To initially gauge the heterogeneity of the responding population, mice were immunized with JHMV and cultured with feeder cells infected with VVJN. CTLactivity was tested 6 days later using L929 targets which express the Kd, Dd, or Ld MHC Class 1 molecules infected with VVJN at an m.o.i. of 5. Control J774.1 targets were infected with either VVJN or vSC8 at an m.o.i. of 5. No CTL activity was detected using VVJNinfected K830 (Dd) or H40.5 (Kd) targets. Specific CTL activity was detected using only the K2A7 targets which express the Ld Class I molecule indicating that the anti-N specific CTL response in Balb/c mice is restricted to the Ld molecule (Fig. 4A) . The data shown in Fig. 4B indicate that the J774.1 cells infected with VVJN were also lysed by these CTLs while no lysis was observed on the uninfected targets.
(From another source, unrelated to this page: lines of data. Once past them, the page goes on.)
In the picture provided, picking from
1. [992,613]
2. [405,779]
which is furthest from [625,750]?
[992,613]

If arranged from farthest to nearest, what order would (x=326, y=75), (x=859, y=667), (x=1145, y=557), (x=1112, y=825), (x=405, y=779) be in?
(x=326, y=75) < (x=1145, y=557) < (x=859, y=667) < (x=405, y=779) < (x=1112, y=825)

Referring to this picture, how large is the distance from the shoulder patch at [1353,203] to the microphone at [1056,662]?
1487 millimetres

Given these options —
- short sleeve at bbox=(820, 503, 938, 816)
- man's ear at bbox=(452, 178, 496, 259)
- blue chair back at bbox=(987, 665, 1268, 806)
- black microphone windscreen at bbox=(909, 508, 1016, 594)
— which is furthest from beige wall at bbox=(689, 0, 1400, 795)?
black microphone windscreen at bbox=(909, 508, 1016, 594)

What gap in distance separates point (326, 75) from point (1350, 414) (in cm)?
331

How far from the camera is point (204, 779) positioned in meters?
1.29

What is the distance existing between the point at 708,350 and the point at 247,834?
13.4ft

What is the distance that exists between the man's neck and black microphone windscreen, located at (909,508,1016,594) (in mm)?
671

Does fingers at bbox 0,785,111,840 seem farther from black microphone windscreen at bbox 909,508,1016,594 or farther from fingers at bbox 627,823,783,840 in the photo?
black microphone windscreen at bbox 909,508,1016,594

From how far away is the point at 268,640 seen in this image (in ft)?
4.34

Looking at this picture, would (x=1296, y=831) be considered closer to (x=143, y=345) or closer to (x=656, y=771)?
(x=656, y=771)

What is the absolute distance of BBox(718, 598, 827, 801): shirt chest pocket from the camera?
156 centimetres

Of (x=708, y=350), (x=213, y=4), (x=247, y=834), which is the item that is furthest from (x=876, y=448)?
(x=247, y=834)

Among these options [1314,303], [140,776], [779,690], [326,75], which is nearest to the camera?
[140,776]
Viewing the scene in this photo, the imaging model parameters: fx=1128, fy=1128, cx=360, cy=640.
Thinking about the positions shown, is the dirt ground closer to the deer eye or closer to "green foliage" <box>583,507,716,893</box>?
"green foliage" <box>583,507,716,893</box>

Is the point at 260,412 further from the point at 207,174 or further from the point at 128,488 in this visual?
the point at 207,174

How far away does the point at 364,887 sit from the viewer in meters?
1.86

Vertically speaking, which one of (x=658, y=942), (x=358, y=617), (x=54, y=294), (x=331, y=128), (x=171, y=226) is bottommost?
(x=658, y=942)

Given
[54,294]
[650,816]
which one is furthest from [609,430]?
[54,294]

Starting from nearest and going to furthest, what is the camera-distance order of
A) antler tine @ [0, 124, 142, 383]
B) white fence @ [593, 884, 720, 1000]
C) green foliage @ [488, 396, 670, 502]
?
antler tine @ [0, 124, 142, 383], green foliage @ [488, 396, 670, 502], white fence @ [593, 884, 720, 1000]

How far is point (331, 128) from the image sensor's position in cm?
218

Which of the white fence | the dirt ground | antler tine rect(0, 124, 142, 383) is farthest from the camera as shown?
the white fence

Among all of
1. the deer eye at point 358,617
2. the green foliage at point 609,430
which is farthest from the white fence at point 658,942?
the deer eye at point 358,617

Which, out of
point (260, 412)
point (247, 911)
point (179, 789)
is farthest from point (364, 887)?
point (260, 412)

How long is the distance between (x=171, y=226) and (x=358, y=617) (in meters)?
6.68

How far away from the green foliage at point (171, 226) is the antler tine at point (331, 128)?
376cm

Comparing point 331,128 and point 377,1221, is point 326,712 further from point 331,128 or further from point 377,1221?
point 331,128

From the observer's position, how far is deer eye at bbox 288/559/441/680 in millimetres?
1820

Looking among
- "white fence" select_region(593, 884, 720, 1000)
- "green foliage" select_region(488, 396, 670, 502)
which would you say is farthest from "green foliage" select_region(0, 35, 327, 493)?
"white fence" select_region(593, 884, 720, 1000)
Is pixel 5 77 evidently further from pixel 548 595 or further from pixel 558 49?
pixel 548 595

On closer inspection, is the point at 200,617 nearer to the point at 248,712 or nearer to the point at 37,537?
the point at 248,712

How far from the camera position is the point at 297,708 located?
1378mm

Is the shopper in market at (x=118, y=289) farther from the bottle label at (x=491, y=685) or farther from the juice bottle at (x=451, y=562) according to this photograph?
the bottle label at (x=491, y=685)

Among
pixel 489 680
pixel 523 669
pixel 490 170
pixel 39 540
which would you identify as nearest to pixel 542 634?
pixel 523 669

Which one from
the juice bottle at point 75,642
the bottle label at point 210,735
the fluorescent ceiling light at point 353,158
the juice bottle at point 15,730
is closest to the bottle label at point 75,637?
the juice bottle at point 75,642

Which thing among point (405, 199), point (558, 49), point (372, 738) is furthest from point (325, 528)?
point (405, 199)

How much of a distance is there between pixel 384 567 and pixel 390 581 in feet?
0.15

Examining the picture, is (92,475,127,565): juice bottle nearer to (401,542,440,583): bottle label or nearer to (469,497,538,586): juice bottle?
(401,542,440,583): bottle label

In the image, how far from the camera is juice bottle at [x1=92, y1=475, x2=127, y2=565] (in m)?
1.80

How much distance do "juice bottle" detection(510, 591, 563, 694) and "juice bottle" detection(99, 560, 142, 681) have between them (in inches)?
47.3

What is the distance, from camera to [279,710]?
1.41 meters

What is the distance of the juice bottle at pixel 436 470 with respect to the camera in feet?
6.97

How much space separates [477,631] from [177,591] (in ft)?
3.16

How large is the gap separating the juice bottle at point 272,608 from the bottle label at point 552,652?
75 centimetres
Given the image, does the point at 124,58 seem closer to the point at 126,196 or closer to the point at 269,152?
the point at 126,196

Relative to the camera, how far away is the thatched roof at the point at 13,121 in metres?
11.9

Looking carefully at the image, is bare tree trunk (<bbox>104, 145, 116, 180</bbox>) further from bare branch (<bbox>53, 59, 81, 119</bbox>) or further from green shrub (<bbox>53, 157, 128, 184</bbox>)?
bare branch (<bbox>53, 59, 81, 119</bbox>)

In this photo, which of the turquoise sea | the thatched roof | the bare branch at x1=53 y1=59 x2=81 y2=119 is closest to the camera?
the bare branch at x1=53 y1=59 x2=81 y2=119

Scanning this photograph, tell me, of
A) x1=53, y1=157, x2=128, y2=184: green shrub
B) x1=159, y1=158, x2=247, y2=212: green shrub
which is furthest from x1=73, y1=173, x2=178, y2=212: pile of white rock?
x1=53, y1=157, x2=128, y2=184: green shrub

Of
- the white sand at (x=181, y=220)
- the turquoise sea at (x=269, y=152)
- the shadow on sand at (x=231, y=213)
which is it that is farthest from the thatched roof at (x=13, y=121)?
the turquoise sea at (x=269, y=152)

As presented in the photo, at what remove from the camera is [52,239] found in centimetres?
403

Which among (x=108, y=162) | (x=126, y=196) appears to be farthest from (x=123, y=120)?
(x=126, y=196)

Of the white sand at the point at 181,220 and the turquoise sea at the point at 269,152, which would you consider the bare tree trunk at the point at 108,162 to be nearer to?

To determine the location of the epitope(s) recognized by the N-specific, Ld-restricted CTL, Balb/c mice were immunized with JHMV and the spleen cells cultured for 6 days with irradiated syngeneic VVJN-infected feeder cells. The Ld-expressing K2A7 cell line was infected with vSC8, VVJN, VVJNs, VVJNn, and VVJNa at an m.o.i. of 50. Fig. 5A shows that CTL activity was observed only when targets were infected with VVJN. No lysis over background (vSC8) was observed for targets infected with recombinant vaccinia viruses expressing any of the carboxy-terminal deletions, (VVNs, VVNn, and VVNa), indicating that the epitope(s) is contained within the carboxy-terminal 149 amino acids. Sequence analysis of the gene encoding the N protein derived from a number of MHV strains demonstrated a region of heterogeneity within the carboxy terminus (Parker and Masters, 1990) . To determine if the epitope(s) was contained within this variable region, the ability of CTLs induced by immunization with JHMV to recognize J774.1 targets infected with the A59 strain of MHV was tested. The data in Fig. 5B shows that the targets infected with the A59 strain of MHV are effectively recognized by these JHMV-in- duced CTLs, suggesting that the epitope is not within this variable region.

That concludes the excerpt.